Project content onto the most complex three-dimensional projection objects using d3’s brand new Projector Simulation toolkit. Explore a unique new way of boosting your creative freedom while saving time, money and expensive rendering time.
Place out a virtual projector in the corresponding position as the physical one, type in the lens values and aim it at the same point as the real one. Now, whatever the virtual projector can see within it’s field-of-view, i.e. graphics applied onto video screens (of any shape) gets sent out as video information to the physical projectors. To line up the content, just match the virtual projector to the physical projector using the Manual or the Automatic Calibration Lineup process described below.
Using this unique approach, the content creator just has to focus on making content that looks good on the 3d model inside d3, instead of making content based on where the physical projectors are positioned. Doing so avoids time-consuming and expensive re-rendering of content just because a physical projector has been moved from its intended position. Further to that, as d3 is based on a 3D environment (just as the real world!) your video output don’t have to get distorted at all by warping pixels – the virtual projectors take care of all that. But of course, if any warping is neeeded, we have tools for that.

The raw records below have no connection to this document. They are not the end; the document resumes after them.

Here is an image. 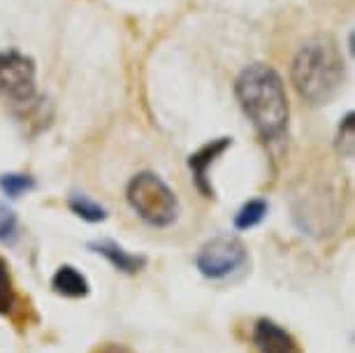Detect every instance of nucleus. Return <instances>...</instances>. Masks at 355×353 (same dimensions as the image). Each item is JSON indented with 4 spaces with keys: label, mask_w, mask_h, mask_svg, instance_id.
I'll return each instance as SVG.
<instances>
[{
    "label": "nucleus",
    "mask_w": 355,
    "mask_h": 353,
    "mask_svg": "<svg viewBox=\"0 0 355 353\" xmlns=\"http://www.w3.org/2000/svg\"><path fill=\"white\" fill-rule=\"evenodd\" d=\"M70 209L75 212L77 216H82L86 218V221H103V218L107 216V212L105 207H100L98 203H93L91 198H86V196H72L70 198Z\"/></svg>",
    "instance_id": "f8f14e48"
},
{
    "label": "nucleus",
    "mask_w": 355,
    "mask_h": 353,
    "mask_svg": "<svg viewBox=\"0 0 355 353\" xmlns=\"http://www.w3.org/2000/svg\"><path fill=\"white\" fill-rule=\"evenodd\" d=\"M246 263V246L234 235H216L198 251L196 265L207 279H225Z\"/></svg>",
    "instance_id": "20e7f679"
},
{
    "label": "nucleus",
    "mask_w": 355,
    "mask_h": 353,
    "mask_svg": "<svg viewBox=\"0 0 355 353\" xmlns=\"http://www.w3.org/2000/svg\"><path fill=\"white\" fill-rule=\"evenodd\" d=\"M96 353H132V351L123 344H107L103 349H98Z\"/></svg>",
    "instance_id": "dca6fc26"
},
{
    "label": "nucleus",
    "mask_w": 355,
    "mask_h": 353,
    "mask_svg": "<svg viewBox=\"0 0 355 353\" xmlns=\"http://www.w3.org/2000/svg\"><path fill=\"white\" fill-rule=\"evenodd\" d=\"M51 289L58 293V295L65 298H84L89 295V279H86L82 272L75 270L72 265H63V268L56 270V275L51 279Z\"/></svg>",
    "instance_id": "1a4fd4ad"
},
{
    "label": "nucleus",
    "mask_w": 355,
    "mask_h": 353,
    "mask_svg": "<svg viewBox=\"0 0 355 353\" xmlns=\"http://www.w3.org/2000/svg\"><path fill=\"white\" fill-rule=\"evenodd\" d=\"M0 96L26 105L35 96V63L19 51H0Z\"/></svg>",
    "instance_id": "39448f33"
},
{
    "label": "nucleus",
    "mask_w": 355,
    "mask_h": 353,
    "mask_svg": "<svg viewBox=\"0 0 355 353\" xmlns=\"http://www.w3.org/2000/svg\"><path fill=\"white\" fill-rule=\"evenodd\" d=\"M230 144H232L230 137H218V139H214V142L205 144L202 149L196 151V154L189 158V165L193 170V177H196V184H198V189L205 198H214V189H211V182H209V168Z\"/></svg>",
    "instance_id": "0eeeda50"
},
{
    "label": "nucleus",
    "mask_w": 355,
    "mask_h": 353,
    "mask_svg": "<svg viewBox=\"0 0 355 353\" xmlns=\"http://www.w3.org/2000/svg\"><path fill=\"white\" fill-rule=\"evenodd\" d=\"M234 93L260 137L277 139L284 135L288 126V98L277 70L263 63L249 65L234 84Z\"/></svg>",
    "instance_id": "f257e3e1"
},
{
    "label": "nucleus",
    "mask_w": 355,
    "mask_h": 353,
    "mask_svg": "<svg viewBox=\"0 0 355 353\" xmlns=\"http://www.w3.org/2000/svg\"><path fill=\"white\" fill-rule=\"evenodd\" d=\"M89 249H93L96 254H100L103 258H107L114 268L119 272H125V275H135L146 265V258L144 256H135V254H128L123 246H119L116 242H93L89 244Z\"/></svg>",
    "instance_id": "6e6552de"
},
{
    "label": "nucleus",
    "mask_w": 355,
    "mask_h": 353,
    "mask_svg": "<svg viewBox=\"0 0 355 353\" xmlns=\"http://www.w3.org/2000/svg\"><path fill=\"white\" fill-rule=\"evenodd\" d=\"M344 82V58L330 37L309 40L293 61V84L311 105H325Z\"/></svg>",
    "instance_id": "f03ea898"
},
{
    "label": "nucleus",
    "mask_w": 355,
    "mask_h": 353,
    "mask_svg": "<svg viewBox=\"0 0 355 353\" xmlns=\"http://www.w3.org/2000/svg\"><path fill=\"white\" fill-rule=\"evenodd\" d=\"M253 346L258 353H300L297 342L288 330L281 328L279 323L270 321V318H260L253 325Z\"/></svg>",
    "instance_id": "423d86ee"
},
{
    "label": "nucleus",
    "mask_w": 355,
    "mask_h": 353,
    "mask_svg": "<svg viewBox=\"0 0 355 353\" xmlns=\"http://www.w3.org/2000/svg\"><path fill=\"white\" fill-rule=\"evenodd\" d=\"M17 230H19V223H17L15 212L0 203V239H3V242H12V239L17 237Z\"/></svg>",
    "instance_id": "4468645a"
},
{
    "label": "nucleus",
    "mask_w": 355,
    "mask_h": 353,
    "mask_svg": "<svg viewBox=\"0 0 355 353\" xmlns=\"http://www.w3.org/2000/svg\"><path fill=\"white\" fill-rule=\"evenodd\" d=\"M265 214H267L265 200H249V203L237 212V216H234V225H237L239 230H249L263 221Z\"/></svg>",
    "instance_id": "9b49d317"
},
{
    "label": "nucleus",
    "mask_w": 355,
    "mask_h": 353,
    "mask_svg": "<svg viewBox=\"0 0 355 353\" xmlns=\"http://www.w3.org/2000/svg\"><path fill=\"white\" fill-rule=\"evenodd\" d=\"M125 198L132 212L153 228H167L177 221L179 200L174 191L153 172H139L130 179Z\"/></svg>",
    "instance_id": "7ed1b4c3"
},
{
    "label": "nucleus",
    "mask_w": 355,
    "mask_h": 353,
    "mask_svg": "<svg viewBox=\"0 0 355 353\" xmlns=\"http://www.w3.org/2000/svg\"><path fill=\"white\" fill-rule=\"evenodd\" d=\"M19 311V293L12 282L8 263L0 258V314L15 318Z\"/></svg>",
    "instance_id": "9d476101"
},
{
    "label": "nucleus",
    "mask_w": 355,
    "mask_h": 353,
    "mask_svg": "<svg viewBox=\"0 0 355 353\" xmlns=\"http://www.w3.org/2000/svg\"><path fill=\"white\" fill-rule=\"evenodd\" d=\"M353 137H355V123H353V114H348L339 128V149L348 158L353 156Z\"/></svg>",
    "instance_id": "2eb2a0df"
},
{
    "label": "nucleus",
    "mask_w": 355,
    "mask_h": 353,
    "mask_svg": "<svg viewBox=\"0 0 355 353\" xmlns=\"http://www.w3.org/2000/svg\"><path fill=\"white\" fill-rule=\"evenodd\" d=\"M0 189H3L5 193H8L10 198H19L24 196L26 191L33 189V179L28 175H3L0 177Z\"/></svg>",
    "instance_id": "ddd939ff"
}]
</instances>
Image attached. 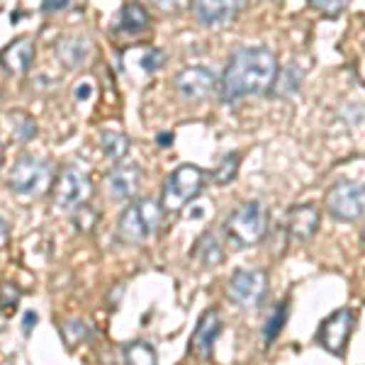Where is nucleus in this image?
I'll list each match as a JSON object with an SVG mask.
<instances>
[{"instance_id": "nucleus-5", "label": "nucleus", "mask_w": 365, "mask_h": 365, "mask_svg": "<svg viewBox=\"0 0 365 365\" xmlns=\"http://www.w3.org/2000/svg\"><path fill=\"white\" fill-rule=\"evenodd\" d=\"M205 187V170L192 166V163H182L168 175L166 185H163L161 207L163 212H178L192 202Z\"/></svg>"}, {"instance_id": "nucleus-15", "label": "nucleus", "mask_w": 365, "mask_h": 365, "mask_svg": "<svg viewBox=\"0 0 365 365\" xmlns=\"http://www.w3.org/2000/svg\"><path fill=\"white\" fill-rule=\"evenodd\" d=\"M34 61V42L29 37L15 39L10 46H5V51L0 54V66L8 73H27L32 68Z\"/></svg>"}, {"instance_id": "nucleus-25", "label": "nucleus", "mask_w": 365, "mask_h": 365, "mask_svg": "<svg viewBox=\"0 0 365 365\" xmlns=\"http://www.w3.org/2000/svg\"><path fill=\"white\" fill-rule=\"evenodd\" d=\"M17 302H20V290L15 285H10V282H3L0 285V307L13 309L17 307Z\"/></svg>"}, {"instance_id": "nucleus-13", "label": "nucleus", "mask_w": 365, "mask_h": 365, "mask_svg": "<svg viewBox=\"0 0 365 365\" xmlns=\"http://www.w3.org/2000/svg\"><path fill=\"white\" fill-rule=\"evenodd\" d=\"M285 229L295 241H309L319 229V210L314 205H295L285 215Z\"/></svg>"}, {"instance_id": "nucleus-34", "label": "nucleus", "mask_w": 365, "mask_h": 365, "mask_svg": "<svg viewBox=\"0 0 365 365\" xmlns=\"http://www.w3.org/2000/svg\"><path fill=\"white\" fill-rule=\"evenodd\" d=\"M158 144H161V146L173 144V134H161V137H158Z\"/></svg>"}, {"instance_id": "nucleus-27", "label": "nucleus", "mask_w": 365, "mask_h": 365, "mask_svg": "<svg viewBox=\"0 0 365 365\" xmlns=\"http://www.w3.org/2000/svg\"><path fill=\"white\" fill-rule=\"evenodd\" d=\"M163 61H166V56H163V51L158 49H149L144 56H141V66H144V71H158L163 66Z\"/></svg>"}, {"instance_id": "nucleus-10", "label": "nucleus", "mask_w": 365, "mask_h": 365, "mask_svg": "<svg viewBox=\"0 0 365 365\" xmlns=\"http://www.w3.org/2000/svg\"><path fill=\"white\" fill-rule=\"evenodd\" d=\"M175 91L180 93V98L197 103L205 100L210 93H215V88L220 86V78L215 76V71L205 68V66H187L175 76Z\"/></svg>"}, {"instance_id": "nucleus-11", "label": "nucleus", "mask_w": 365, "mask_h": 365, "mask_svg": "<svg viewBox=\"0 0 365 365\" xmlns=\"http://www.w3.org/2000/svg\"><path fill=\"white\" fill-rule=\"evenodd\" d=\"M105 185H108V195L117 202L132 200L141 185V170L137 163H120L117 168L110 170Z\"/></svg>"}, {"instance_id": "nucleus-32", "label": "nucleus", "mask_w": 365, "mask_h": 365, "mask_svg": "<svg viewBox=\"0 0 365 365\" xmlns=\"http://www.w3.org/2000/svg\"><path fill=\"white\" fill-rule=\"evenodd\" d=\"M34 324H37V314H34V312H27V314H25V322H22V331L29 334V331H32Z\"/></svg>"}, {"instance_id": "nucleus-2", "label": "nucleus", "mask_w": 365, "mask_h": 365, "mask_svg": "<svg viewBox=\"0 0 365 365\" xmlns=\"http://www.w3.org/2000/svg\"><path fill=\"white\" fill-rule=\"evenodd\" d=\"M268 232V212L263 202L249 200L241 207H237L225 220V234L229 246L234 249H249L266 237Z\"/></svg>"}, {"instance_id": "nucleus-28", "label": "nucleus", "mask_w": 365, "mask_h": 365, "mask_svg": "<svg viewBox=\"0 0 365 365\" xmlns=\"http://www.w3.org/2000/svg\"><path fill=\"white\" fill-rule=\"evenodd\" d=\"M187 3L190 0H151V5L163 10V13H182L187 8Z\"/></svg>"}, {"instance_id": "nucleus-7", "label": "nucleus", "mask_w": 365, "mask_h": 365, "mask_svg": "<svg viewBox=\"0 0 365 365\" xmlns=\"http://www.w3.org/2000/svg\"><path fill=\"white\" fill-rule=\"evenodd\" d=\"M327 210L339 222H358L365 215V185L356 180H339L327 192Z\"/></svg>"}, {"instance_id": "nucleus-20", "label": "nucleus", "mask_w": 365, "mask_h": 365, "mask_svg": "<svg viewBox=\"0 0 365 365\" xmlns=\"http://www.w3.org/2000/svg\"><path fill=\"white\" fill-rule=\"evenodd\" d=\"M100 144H103V154L110 161H122L129 151V139L117 129H105L103 137H100Z\"/></svg>"}, {"instance_id": "nucleus-24", "label": "nucleus", "mask_w": 365, "mask_h": 365, "mask_svg": "<svg viewBox=\"0 0 365 365\" xmlns=\"http://www.w3.org/2000/svg\"><path fill=\"white\" fill-rule=\"evenodd\" d=\"M309 5L314 10H319L322 15L339 17L346 8H349V0H309Z\"/></svg>"}, {"instance_id": "nucleus-23", "label": "nucleus", "mask_w": 365, "mask_h": 365, "mask_svg": "<svg viewBox=\"0 0 365 365\" xmlns=\"http://www.w3.org/2000/svg\"><path fill=\"white\" fill-rule=\"evenodd\" d=\"M239 163H241L239 154L222 156L220 166L215 168V180L220 182V185H227V182H232L234 178H237V173H239Z\"/></svg>"}, {"instance_id": "nucleus-35", "label": "nucleus", "mask_w": 365, "mask_h": 365, "mask_svg": "<svg viewBox=\"0 0 365 365\" xmlns=\"http://www.w3.org/2000/svg\"><path fill=\"white\" fill-rule=\"evenodd\" d=\"M0 163H3V146H0Z\"/></svg>"}, {"instance_id": "nucleus-37", "label": "nucleus", "mask_w": 365, "mask_h": 365, "mask_svg": "<svg viewBox=\"0 0 365 365\" xmlns=\"http://www.w3.org/2000/svg\"><path fill=\"white\" fill-rule=\"evenodd\" d=\"M363 249H365V234H363Z\"/></svg>"}, {"instance_id": "nucleus-19", "label": "nucleus", "mask_w": 365, "mask_h": 365, "mask_svg": "<svg viewBox=\"0 0 365 365\" xmlns=\"http://www.w3.org/2000/svg\"><path fill=\"white\" fill-rule=\"evenodd\" d=\"M299 86H302V71L295 63H290V66L285 68H278V76H275V83H273V93L278 98H287V96H295L299 91Z\"/></svg>"}, {"instance_id": "nucleus-1", "label": "nucleus", "mask_w": 365, "mask_h": 365, "mask_svg": "<svg viewBox=\"0 0 365 365\" xmlns=\"http://www.w3.org/2000/svg\"><path fill=\"white\" fill-rule=\"evenodd\" d=\"M278 76V58L266 46H244L229 58L220 78V96L225 103H237L249 96L273 91Z\"/></svg>"}, {"instance_id": "nucleus-26", "label": "nucleus", "mask_w": 365, "mask_h": 365, "mask_svg": "<svg viewBox=\"0 0 365 365\" xmlns=\"http://www.w3.org/2000/svg\"><path fill=\"white\" fill-rule=\"evenodd\" d=\"M73 217H76L78 229H91V227H96V222H98V212L93 207H88V205H81Z\"/></svg>"}, {"instance_id": "nucleus-12", "label": "nucleus", "mask_w": 365, "mask_h": 365, "mask_svg": "<svg viewBox=\"0 0 365 365\" xmlns=\"http://www.w3.org/2000/svg\"><path fill=\"white\" fill-rule=\"evenodd\" d=\"M192 13L205 27H220L232 22L239 13V0H192Z\"/></svg>"}, {"instance_id": "nucleus-4", "label": "nucleus", "mask_w": 365, "mask_h": 365, "mask_svg": "<svg viewBox=\"0 0 365 365\" xmlns=\"http://www.w3.org/2000/svg\"><path fill=\"white\" fill-rule=\"evenodd\" d=\"M163 220V207L158 202H154L151 197L137 200L125 212L120 215V237L127 244H141L156 234V229L161 227Z\"/></svg>"}, {"instance_id": "nucleus-6", "label": "nucleus", "mask_w": 365, "mask_h": 365, "mask_svg": "<svg viewBox=\"0 0 365 365\" xmlns=\"http://www.w3.org/2000/svg\"><path fill=\"white\" fill-rule=\"evenodd\" d=\"M268 292V275L261 268H237L227 282V295L237 307L253 309Z\"/></svg>"}, {"instance_id": "nucleus-21", "label": "nucleus", "mask_w": 365, "mask_h": 365, "mask_svg": "<svg viewBox=\"0 0 365 365\" xmlns=\"http://www.w3.org/2000/svg\"><path fill=\"white\" fill-rule=\"evenodd\" d=\"M287 317H290V302L282 299V302H278V307L273 309L270 319L266 322V329H263V341H266V346H270L275 339L280 336L282 327L287 324Z\"/></svg>"}, {"instance_id": "nucleus-36", "label": "nucleus", "mask_w": 365, "mask_h": 365, "mask_svg": "<svg viewBox=\"0 0 365 365\" xmlns=\"http://www.w3.org/2000/svg\"><path fill=\"white\" fill-rule=\"evenodd\" d=\"M0 103H3V91H0Z\"/></svg>"}, {"instance_id": "nucleus-31", "label": "nucleus", "mask_w": 365, "mask_h": 365, "mask_svg": "<svg viewBox=\"0 0 365 365\" xmlns=\"http://www.w3.org/2000/svg\"><path fill=\"white\" fill-rule=\"evenodd\" d=\"M8 239H10V227H8V222H5V220H0V251L5 249Z\"/></svg>"}, {"instance_id": "nucleus-33", "label": "nucleus", "mask_w": 365, "mask_h": 365, "mask_svg": "<svg viewBox=\"0 0 365 365\" xmlns=\"http://www.w3.org/2000/svg\"><path fill=\"white\" fill-rule=\"evenodd\" d=\"M88 96H91V83L83 81V83L76 88V98H78V100H88Z\"/></svg>"}, {"instance_id": "nucleus-30", "label": "nucleus", "mask_w": 365, "mask_h": 365, "mask_svg": "<svg viewBox=\"0 0 365 365\" xmlns=\"http://www.w3.org/2000/svg\"><path fill=\"white\" fill-rule=\"evenodd\" d=\"M71 0H42V10L44 13H58V10H63Z\"/></svg>"}, {"instance_id": "nucleus-8", "label": "nucleus", "mask_w": 365, "mask_h": 365, "mask_svg": "<svg viewBox=\"0 0 365 365\" xmlns=\"http://www.w3.org/2000/svg\"><path fill=\"white\" fill-rule=\"evenodd\" d=\"M91 180L78 166H66L58 173L54 185V205L63 212H76L91 197Z\"/></svg>"}, {"instance_id": "nucleus-17", "label": "nucleus", "mask_w": 365, "mask_h": 365, "mask_svg": "<svg viewBox=\"0 0 365 365\" xmlns=\"http://www.w3.org/2000/svg\"><path fill=\"white\" fill-rule=\"evenodd\" d=\"M149 13L141 3H127L120 13V32L122 34H141L149 27Z\"/></svg>"}, {"instance_id": "nucleus-3", "label": "nucleus", "mask_w": 365, "mask_h": 365, "mask_svg": "<svg viewBox=\"0 0 365 365\" xmlns=\"http://www.w3.org/2000/svg\"><path fill=\"white\" fill-rule=\"evenodd\" d=\"M54 166L39 156H22L10 170V190L22 197H39L51 187Z\"/></svg>"}, {"instance_id": "nucleus-9", "label": "nucleus", "mask_w": 365, "mask_h": 365, "mask_svg": "<svg viewBox=\"0 0 365 365\" xmlns=\"http://www.w3.org/2000/svg\"><path fill=\"white\" fill-rule=\"evenodd\" d=\"M353 327H356V314L351 309H336L322 322L319 327V339L322 349L334 353V356H344L346 346H349V339L353 334Z\"/></svg>"}, {"instance_id": "nucleus-18", "label": "nucleus", "mask_w": 365, "mask_h": 365, "mask_svg": "<svg viewBox=\"0 0 365 365\" xmlns=\"http://www.w3.org/2000/svg\"><path fill=\"white\" fill-rule=\"evenodd\" d=\"M192 256H195L205 268H215L225 261V251H222V246H220V241H217L215 234H205V237L197 241Z\"/></svg>"}, {"instance_id": "nucleus-22", "label": "nucleus", "mask_w": 365, "mask_h": 365, "mask_svg": "<svg viewBox=\"0 0 365 365\" xmlns=\"http://www.w3.org/2000/svg\"><path fill=\"white\" fill-rule=\"evenodd\" d=\"M125 361L137 365H154L158 363V353L149 341H132L125 346Z\"/></svg>"}, {"instance_id": "nucleus-29", "label": "nucleus", "mask_w": 365, "mask_h": 365, "mask_svg": "<svg viewBox=\"0 0 365 365\" xmlns=\"http://www.w3.org/2000/svg\"><path fill=\"white\" fill-rule=\"evenodd\" d=\"M20 120H22V125L15 129V137L22 139V141L32 139L34 134H37V125H34V120H29V117H20Z\"/></svg>"}, {"instance_id": "nucleus-16", "label": "nucleus", "mask_w": 365, "mask_h": 365, "mask_svg": "<svg viewBox=\"0 0 365 365\" xmlns=\"http://www.w3.org/2000/svg\"><path fill=\"white\" fill-rule=\"evenodd\" d=\"M88 54H91V42L86 37H78V34H68V37L56 42V56L66 68H78L88 58Z\"/></svg>"}, {"instance_id": "nucleus-14", "label": "nucleus", "mask_w": 365, "mask_h": 365, "mask_svg": "<svg viewBox=\"0 0 365 365\" xmlns=\"http://www.w3.org/2000/svg\"><path fill=\"white\" fill-rule=\"evenodd\" d=\"M222 331V317L217 309H210L200 317L197 327H195V334H192V341H190V349L192 353L197 356L207 358L212 356V349H215V341L220 336Z\"/></svg>"}]
</instances>
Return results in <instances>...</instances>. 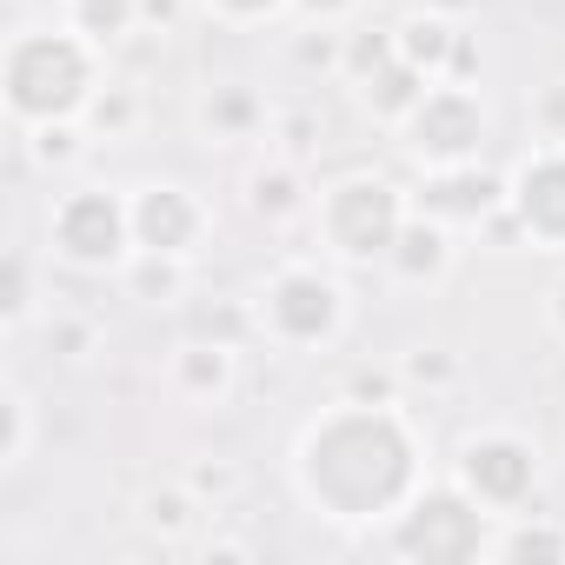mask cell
I'll list each match as a JSON object with an SVG mask.
<instances>
[{
    "instance_id": "6",
    "label": "cell",
    "mask_w": 565,
    "mask_h": 565,
    "mask_svg": "<svg viewBox=\"0 0 565 565\" xmlns=\"http://www.w3.org/2000/svg\"><path fill=\"white\" fill-rule=\"evenodd\" d=\"M134 233L147 253H186L200 239V206L186 200V186H147L134 200Z\"/></svg>"
},
{
    "instance_id": "5",
    "label": "cell",
    "mask_w": 565,
    "mask_h": 565,
    "mask_svg": "<svg viewBox=\"0 0 565 565\" xmlns=\"http://www.w3.org/2000/svg\"><path fill=\"white\" fill-rule=\"evenodd\" d=\"M479 134H486V114H479V100H466L459 87H439V94H419V107H413V147L426 153V160H466L472 147H479Z\"/></svg>"
},
{
    "instance_id": "11",
    "label": "cell",
    "mask_w": 565,
    "mask_h": 565,
    "mask_svg": "<svg viewBox=\"0 0 565 565\" xmlns=\"http://www.w3.org/2000/svg\"><path fill=\"white\" fill-rule=\"evenodd\" d=\"M300 8H313V14H340V8H353V0H300Z\"/></svg>"
},
{
    "instance_id": "12",
    "label": "cell",
    "mask_w": 565,
    "mask_h": 565,
    "mask_svg": "<svg viewBox=\"0 0 565 565\" xmlns=\"http://www.w3.org/2000/svg\"><path fill=\"white\" fill-rule=\"evenodd\" d=\"M558 327H565V287H558Z\"/></svg>"
},
{
    "instance_id": "7",
    "label": "cell",
    "mask_w": 565,
    "mask_h": 565,
    "mask_svg": "<svg viewBox=\"0 0 565 565\" xmlns=\"http://www.w3.org/2000/svg\"><path fill=\"white\" fill-rule=\"evenodd\" d=\"M519 220L539 233V239H565V153H545L519 173V193H512Z\"/></svg>"
},
{
    "instance_id": "2",
    "label": "cell",
    "mask_w": 565,
    "mask_h": 565,
    "mask_svg": "<svg viewBox=\"0 0 565 565\" xmlns=\"http://www.w3.org/2000/svg\"><path fill=\"white\" fill-rule=\"evenodd\" d=\"M327 239L353 259H373V253H393L399 239V200L386 180H347L327 193V213H320Z\"/></svg>"
},
{
    "instance_id": "8",
    "label": "cell",
    "mask_w": 565,
    "mask_h": 565,
    "mask_svg": "<svg viewBox=\"0 0 565 565\" xmlns=\"http://www.w3.org/2000/svg\"><path fill=\"white\" fill-rule=\"evenodd\" d=\"M466 479H472V492H486V499H519L525 479H532V459H525L519 439H479V446L466 452Z\"/></svg>"
},
{
    "instance_id": "10",
    "label": "cell",
    "mask_w": 565,
    "mask_h": 565,
    "mask_svg": "<svg viewBox=\"0 0 565 565\" xmlns=\"http://www.w3.org/2000/svg\"><path fill=\"white\" fill-rule=\"evenodd\" d=\"M220 14H233V21H259V14H273L279 0H213Z\"/></svg>"
},
{
    "instance_id": "3",
    "label": "cell",
    "mask_w": 565,
    "mask_h": 565,
    "mask_svg": "<svg viewBox=\"0 0 565 565\" xmlns=\"http://www.w3.org/2000/svg\"><path fill=\"white\" fill-rule=\"evenodd\" d=\"M259 300H266L259 320H266L279 340H294V347L327 340V333L340 327V287H333L327 273H313V266H287Z\"/></svg>"
},
{
    "instance_id": "1",
    "label": "cell",
    "mask_w": 565,
    "mask_h": 565,
    "mask_svg": "<svg viewBox=\"0 0 565 565\" xmlns=\"http://www.w3.org/2000/svg\"><path fill=\"white\" fill-rule=\"evenodd\" d=\"M94 87V54L87 34H21L8 47V100L21 120H61L87 100Z\"/></svg>"
},
{
    "instance_id": "9",
    "label": "cell",
    "mask_w": 565,
    "mask_h": 565,
    "mask_svg": "<svg viewBox=\"0 0 565 565\" xmlns=\"http://www.w3.org/2000/svg\"><path fill=\"white\" fill-rule=\"evenodd\" d=\"M134 28V0H74V34L87 41H114Z\"/></svg>"
},
{
    "instance_id": "4",
    "label": "cell",
    "mask_w": 565,
    "mask_h": 565,
    "mask_svg": "<svg viewBox=\"0 0 565 565\" xmlns=\"http://www.w3.org/2000/svg\"><path fill=\"white\" fill-rule=\"evenodd\" d=\"M127 233H134V206H120V200H107V193H74V200H61V213H54V246L74 259V266H107V259H120L127 253Z\"/></svg>"
}]
</instances>
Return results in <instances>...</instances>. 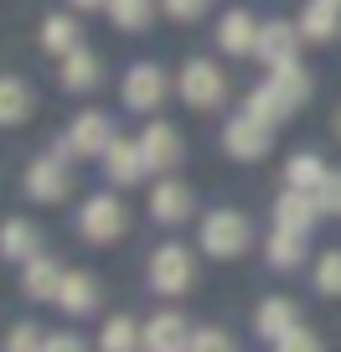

To start the manual lineup, let d3 auto-generate a lineup pattern for you based on the 3d mesh used for the projection object, then, tweak the position, the rotation and the lens value of the virtual projector to perfectly match the corresponding values of the real projector. It shouldn’t take you more than 10 minutes to line a virtual projector up.
Bom, your virtual world just became real.
Generate between 5-15 virtual reference points and snap them to the 3d projection object inside d3. In the output, just snap the virtual reference points to the corresponding physical positions and with one click let d3 automatically line up your output perfectly to the projection object. No warp needed.
Warp the output
In cases where the projection surface doesn’t match the 3D model you have, d3 provides a number of powerful warping tools to allow you to compensate manually.
Apply a 4-point feedwarp onto the an output to achieve the same effect as applying keystoning.
Drag in 9 points to tweak in your lineup. Change the bias, straightness and pinch of your warping points.
Add as many warping points you’d like for lining up local areas of the output.
d3 automatically generates warping points based on every vertex point of your 3d object your working with. To locally compensate for in-accuracies between the 3d model and the real object, drag in the mesh points to perfectly line the content up.
Reference to other projector
If you have two projectors close to each other, they may have different outputs generated from the corresponding virtual projectors, but they do may share the same feedwarp. Therefore, apply the same feedwarp on projector B as on projector A using the ‘Reference to other projector’ feature.
Blend and mask
d3 lets you create your own custom texture to blend and mask outputs between each other. Create as many points you want in the and configure yourself what gamma level of and level of gradient you need to achieve the perfect blend between your projector outputs.